• _Text excerpt_
Upto a couple months ago, I was a single 19 year with not a care in the world....I enjoyed being single and chasing girls....

 

Anyways, back in October, I met a girl on link removed and we started texting each other after a bit. She's 16 and a virgin....so straight away, she was a big no no in my book as I was looking for fun and no strings attached. Anyways, we kept texting and texting and in November we finally met....On returning from meeting her for the first time I remember saying "I don't want to go out with her....phew!" however, we continued to text for some reason....and I kept texting her back....why? I thought in the future she could potentially be a girlfriend maybe but I wasn't sure. We met one more time after that....then she kissed me, obviously I kissed back but it was nothing....Whilst texting I kept telling her I didn't want a girlfriend right now my job was very hetic and I didn't have time to bring a 16 yr old into the world of sex....(that's how I saw it at the time). In this time I had already slept with another girl as I was enjoying being single.

 

The week before Christmas she was going on holiday and I met once more the night b4 she went, we didn't kiss I don't think, I can't remember! Anyways we texted each other quite a bit whilst she was away on holiday, I remember telling her "I've completely fallen for you" once that week in a message, when she was away....anyways,the night she got back from holiday I went out into my local town and got very drunk and ended up sleeping with another random girl....my mind was still in "single mode" as I was technically single, me and my girlfriend hadn't made anything official and we had only met a handful ammount of times.

 

That was on the 23rd that I slept with that other girl....it was absolutly nothing....If I could turn back time, I would of not done it but I was very drunk and single....anyways....On the 27th of that month I had a moment of clarity and decided I wanted a girlfriend, I'd had enough of being a player.

 

I told her how I felt and that I wanted to be with her....she wanted to be with me too so we started being a couple....so I went round her house for the first time.

 

Now, when I first started going out with her, she was unaware of the amount of girls I had slept with, and that I'd been with 2 girls whilst I've known her....one 5 days before going out with her officially.

 

I told her on the 5th of Jan everything I've said here....that I'd been with 17 girls and that I'd had sex with someone whilst she was on holiday 5 days before we started being boyfriend and girlfriend.... she was upset at first but she wasn't botherd as we weren't a couple.

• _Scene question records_
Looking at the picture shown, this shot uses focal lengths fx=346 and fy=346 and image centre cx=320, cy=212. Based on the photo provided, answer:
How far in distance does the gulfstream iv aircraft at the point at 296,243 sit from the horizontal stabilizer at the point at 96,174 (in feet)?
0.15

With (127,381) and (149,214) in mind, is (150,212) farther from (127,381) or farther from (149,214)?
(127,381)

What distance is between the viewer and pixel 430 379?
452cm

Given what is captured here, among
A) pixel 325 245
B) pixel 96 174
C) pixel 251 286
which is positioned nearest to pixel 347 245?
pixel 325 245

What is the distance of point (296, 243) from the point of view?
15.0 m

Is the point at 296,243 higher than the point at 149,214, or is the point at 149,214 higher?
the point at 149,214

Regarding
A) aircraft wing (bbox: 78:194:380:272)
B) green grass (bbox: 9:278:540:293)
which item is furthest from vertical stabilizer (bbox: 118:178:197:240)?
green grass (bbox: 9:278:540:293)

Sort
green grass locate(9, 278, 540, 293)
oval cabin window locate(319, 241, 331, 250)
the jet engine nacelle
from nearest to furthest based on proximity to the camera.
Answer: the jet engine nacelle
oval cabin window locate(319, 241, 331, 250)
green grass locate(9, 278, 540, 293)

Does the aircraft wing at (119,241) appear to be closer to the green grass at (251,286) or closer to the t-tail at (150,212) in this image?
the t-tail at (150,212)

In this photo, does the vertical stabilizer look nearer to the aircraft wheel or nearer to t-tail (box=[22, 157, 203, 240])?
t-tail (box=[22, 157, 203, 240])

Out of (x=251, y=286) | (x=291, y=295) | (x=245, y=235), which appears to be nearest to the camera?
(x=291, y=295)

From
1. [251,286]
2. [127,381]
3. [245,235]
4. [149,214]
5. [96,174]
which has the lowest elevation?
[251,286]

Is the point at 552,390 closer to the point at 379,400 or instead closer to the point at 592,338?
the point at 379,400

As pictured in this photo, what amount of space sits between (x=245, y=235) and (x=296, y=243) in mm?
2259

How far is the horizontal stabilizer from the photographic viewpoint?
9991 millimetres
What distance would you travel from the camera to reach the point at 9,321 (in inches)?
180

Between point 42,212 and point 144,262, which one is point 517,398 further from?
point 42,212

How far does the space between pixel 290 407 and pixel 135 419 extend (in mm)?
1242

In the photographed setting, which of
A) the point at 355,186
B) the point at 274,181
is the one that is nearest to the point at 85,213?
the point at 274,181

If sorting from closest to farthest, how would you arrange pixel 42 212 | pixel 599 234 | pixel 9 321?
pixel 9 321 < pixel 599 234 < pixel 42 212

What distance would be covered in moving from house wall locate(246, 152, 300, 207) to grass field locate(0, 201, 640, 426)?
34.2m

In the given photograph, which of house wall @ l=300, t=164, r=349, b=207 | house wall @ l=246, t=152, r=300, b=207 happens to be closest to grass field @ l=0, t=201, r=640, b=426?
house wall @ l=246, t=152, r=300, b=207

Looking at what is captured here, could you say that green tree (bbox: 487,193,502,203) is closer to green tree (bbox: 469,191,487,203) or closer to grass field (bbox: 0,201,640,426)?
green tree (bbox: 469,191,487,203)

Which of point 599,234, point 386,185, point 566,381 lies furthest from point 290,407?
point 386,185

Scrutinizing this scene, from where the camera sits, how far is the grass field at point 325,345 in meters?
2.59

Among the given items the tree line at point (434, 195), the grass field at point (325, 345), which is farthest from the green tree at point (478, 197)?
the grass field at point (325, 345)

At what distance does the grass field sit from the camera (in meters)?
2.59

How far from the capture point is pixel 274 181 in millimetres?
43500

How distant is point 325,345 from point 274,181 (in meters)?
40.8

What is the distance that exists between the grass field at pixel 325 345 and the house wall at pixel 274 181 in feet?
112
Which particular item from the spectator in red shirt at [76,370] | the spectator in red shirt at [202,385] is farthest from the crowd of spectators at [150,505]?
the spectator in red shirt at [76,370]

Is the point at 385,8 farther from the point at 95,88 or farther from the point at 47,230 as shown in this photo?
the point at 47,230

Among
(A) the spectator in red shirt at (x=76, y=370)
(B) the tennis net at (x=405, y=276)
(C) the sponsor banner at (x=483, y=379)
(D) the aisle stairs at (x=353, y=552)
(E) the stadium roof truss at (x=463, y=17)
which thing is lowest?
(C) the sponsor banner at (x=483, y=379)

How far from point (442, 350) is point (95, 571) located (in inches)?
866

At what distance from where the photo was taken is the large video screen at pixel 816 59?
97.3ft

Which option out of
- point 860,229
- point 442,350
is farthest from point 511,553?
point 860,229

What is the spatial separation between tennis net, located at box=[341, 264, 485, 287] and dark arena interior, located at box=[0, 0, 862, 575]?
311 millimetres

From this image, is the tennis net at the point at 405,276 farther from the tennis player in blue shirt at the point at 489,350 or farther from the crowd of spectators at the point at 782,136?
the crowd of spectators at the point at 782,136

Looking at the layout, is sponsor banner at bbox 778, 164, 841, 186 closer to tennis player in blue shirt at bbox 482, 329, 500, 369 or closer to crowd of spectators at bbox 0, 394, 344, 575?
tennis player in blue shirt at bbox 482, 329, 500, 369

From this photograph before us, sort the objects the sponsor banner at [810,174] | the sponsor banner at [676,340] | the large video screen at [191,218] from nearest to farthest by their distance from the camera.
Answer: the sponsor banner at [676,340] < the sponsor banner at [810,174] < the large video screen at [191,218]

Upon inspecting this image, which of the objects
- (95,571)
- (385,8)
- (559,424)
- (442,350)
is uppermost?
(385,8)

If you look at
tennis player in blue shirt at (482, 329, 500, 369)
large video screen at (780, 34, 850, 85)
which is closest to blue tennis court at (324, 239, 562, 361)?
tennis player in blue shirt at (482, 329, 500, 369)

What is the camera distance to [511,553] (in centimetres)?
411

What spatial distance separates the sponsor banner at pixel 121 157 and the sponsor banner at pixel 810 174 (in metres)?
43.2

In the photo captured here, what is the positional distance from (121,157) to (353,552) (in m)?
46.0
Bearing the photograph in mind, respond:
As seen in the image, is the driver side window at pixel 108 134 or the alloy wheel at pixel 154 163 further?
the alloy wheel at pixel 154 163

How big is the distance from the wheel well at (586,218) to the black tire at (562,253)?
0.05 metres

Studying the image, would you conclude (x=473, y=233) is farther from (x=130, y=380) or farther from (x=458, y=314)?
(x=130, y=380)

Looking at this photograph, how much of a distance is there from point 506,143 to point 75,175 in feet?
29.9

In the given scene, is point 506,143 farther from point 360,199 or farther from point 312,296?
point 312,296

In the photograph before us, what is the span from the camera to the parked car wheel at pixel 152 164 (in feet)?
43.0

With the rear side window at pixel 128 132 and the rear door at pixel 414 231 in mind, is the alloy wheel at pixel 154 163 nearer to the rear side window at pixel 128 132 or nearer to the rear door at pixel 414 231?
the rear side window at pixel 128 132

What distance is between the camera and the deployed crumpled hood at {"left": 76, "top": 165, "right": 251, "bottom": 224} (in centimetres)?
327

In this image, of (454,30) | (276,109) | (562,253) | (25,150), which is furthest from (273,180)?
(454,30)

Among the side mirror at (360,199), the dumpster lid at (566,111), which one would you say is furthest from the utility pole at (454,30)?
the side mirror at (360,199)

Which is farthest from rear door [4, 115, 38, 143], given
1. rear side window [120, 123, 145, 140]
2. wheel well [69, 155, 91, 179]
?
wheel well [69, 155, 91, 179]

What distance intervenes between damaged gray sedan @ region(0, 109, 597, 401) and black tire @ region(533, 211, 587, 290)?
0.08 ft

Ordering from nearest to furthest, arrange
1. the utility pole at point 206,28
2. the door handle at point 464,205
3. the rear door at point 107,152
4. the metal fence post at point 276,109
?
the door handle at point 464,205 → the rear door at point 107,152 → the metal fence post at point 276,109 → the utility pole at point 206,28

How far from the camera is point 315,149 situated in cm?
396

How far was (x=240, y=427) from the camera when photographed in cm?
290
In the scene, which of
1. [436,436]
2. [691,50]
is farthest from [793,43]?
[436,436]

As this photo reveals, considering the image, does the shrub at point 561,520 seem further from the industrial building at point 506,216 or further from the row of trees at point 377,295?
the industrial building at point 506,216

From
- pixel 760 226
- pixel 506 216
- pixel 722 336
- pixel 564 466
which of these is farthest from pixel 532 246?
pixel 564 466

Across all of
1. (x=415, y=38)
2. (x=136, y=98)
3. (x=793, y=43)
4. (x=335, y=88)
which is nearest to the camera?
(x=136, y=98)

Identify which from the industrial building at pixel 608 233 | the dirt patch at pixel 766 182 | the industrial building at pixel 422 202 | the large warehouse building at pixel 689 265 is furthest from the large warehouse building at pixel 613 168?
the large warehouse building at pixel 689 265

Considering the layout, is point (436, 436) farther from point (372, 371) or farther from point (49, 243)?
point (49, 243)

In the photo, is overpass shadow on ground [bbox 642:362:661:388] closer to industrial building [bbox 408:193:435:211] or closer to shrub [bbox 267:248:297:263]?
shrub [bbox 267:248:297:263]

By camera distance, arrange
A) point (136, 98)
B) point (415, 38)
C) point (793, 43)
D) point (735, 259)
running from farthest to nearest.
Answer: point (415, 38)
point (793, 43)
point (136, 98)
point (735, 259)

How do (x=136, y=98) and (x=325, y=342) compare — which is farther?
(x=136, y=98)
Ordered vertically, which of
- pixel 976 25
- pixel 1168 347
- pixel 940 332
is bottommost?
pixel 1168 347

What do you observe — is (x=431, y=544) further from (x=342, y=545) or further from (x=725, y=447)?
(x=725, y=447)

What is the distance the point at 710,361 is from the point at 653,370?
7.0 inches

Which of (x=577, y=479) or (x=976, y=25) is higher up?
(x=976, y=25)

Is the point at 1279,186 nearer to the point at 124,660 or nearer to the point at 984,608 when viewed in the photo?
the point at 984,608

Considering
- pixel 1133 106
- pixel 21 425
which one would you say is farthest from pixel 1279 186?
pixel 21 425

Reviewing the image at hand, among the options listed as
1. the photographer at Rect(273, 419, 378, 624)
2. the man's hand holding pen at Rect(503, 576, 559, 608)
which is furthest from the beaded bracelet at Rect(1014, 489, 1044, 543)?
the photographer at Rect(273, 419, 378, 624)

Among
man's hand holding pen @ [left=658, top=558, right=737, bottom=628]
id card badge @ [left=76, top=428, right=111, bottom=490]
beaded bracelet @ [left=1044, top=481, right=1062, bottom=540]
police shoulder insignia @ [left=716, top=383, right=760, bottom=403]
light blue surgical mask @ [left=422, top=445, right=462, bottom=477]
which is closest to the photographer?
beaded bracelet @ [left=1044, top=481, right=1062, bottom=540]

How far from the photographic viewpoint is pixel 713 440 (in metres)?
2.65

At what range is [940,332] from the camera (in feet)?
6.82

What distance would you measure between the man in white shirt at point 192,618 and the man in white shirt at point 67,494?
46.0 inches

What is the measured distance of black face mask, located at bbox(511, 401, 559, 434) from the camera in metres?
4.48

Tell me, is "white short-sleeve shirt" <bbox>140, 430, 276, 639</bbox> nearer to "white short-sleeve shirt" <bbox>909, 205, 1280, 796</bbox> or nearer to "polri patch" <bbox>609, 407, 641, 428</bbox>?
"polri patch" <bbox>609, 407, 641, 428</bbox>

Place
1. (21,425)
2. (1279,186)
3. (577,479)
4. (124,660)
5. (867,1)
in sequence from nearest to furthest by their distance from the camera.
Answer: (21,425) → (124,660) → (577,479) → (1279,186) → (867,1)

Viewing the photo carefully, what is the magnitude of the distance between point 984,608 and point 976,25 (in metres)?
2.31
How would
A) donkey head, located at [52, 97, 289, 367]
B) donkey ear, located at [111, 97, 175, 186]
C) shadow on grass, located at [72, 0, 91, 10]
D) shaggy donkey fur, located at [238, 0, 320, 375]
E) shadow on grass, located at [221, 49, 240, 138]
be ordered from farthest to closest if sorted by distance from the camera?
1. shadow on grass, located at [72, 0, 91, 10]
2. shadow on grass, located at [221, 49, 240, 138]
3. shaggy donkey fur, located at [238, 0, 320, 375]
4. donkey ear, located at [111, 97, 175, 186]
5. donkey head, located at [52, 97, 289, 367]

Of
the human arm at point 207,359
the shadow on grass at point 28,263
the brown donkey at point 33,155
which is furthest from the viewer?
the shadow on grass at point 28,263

• _Stated goal_
Can you carry on the relationship post from the point where it stops? The records have no connection to the relationship post.

• _Response for this exercise_
Since we started dating on the 27th of December we've been seeing each other near enough everyday and we've declared our love for each other. Im so happy that I'm with her and would never ever cheat on her....

 

My problem is.... I feel guilty.If I felt for her then as I do now, I would of never gone with that girl just before Christmas. However it's been eating away at me since the other week when it got brought up again....I mean, it had been at the back of my mind since I started being her boyfriend, but now it's really bugging me. I mean, I've had the greatest couple of months ever with her, its seemd like a big holiday, but there's been an undertone of guilt that's been eating away at me.

 

I mentioned it to her the other day (she's been skiing on holiday for a week) and she said "don't be silly, the past is the past, if I'm ok with it, you should, I'm really happy, I've never been this happy, I mean it"

 

She's still a virgin, and I'd be willing to wait for aslong as she wants but I still can't get over this massive guilt....

 

It's hard because I feel so strongly for her now, I've not had a serious relationship before and neither has she. I wish I had fell in love with her at first sight as I wouldn't of gone with that other girl whilst drunk, I feel like I've tainted the "perfect girl" and the "perfect relationship" I even tried talking myself out of being her boyfriend as my guilt is so strong....and then realised I don't think I could go with any1 else anymore....she means that much to me....it's like a circle of guilt I can't get out of!!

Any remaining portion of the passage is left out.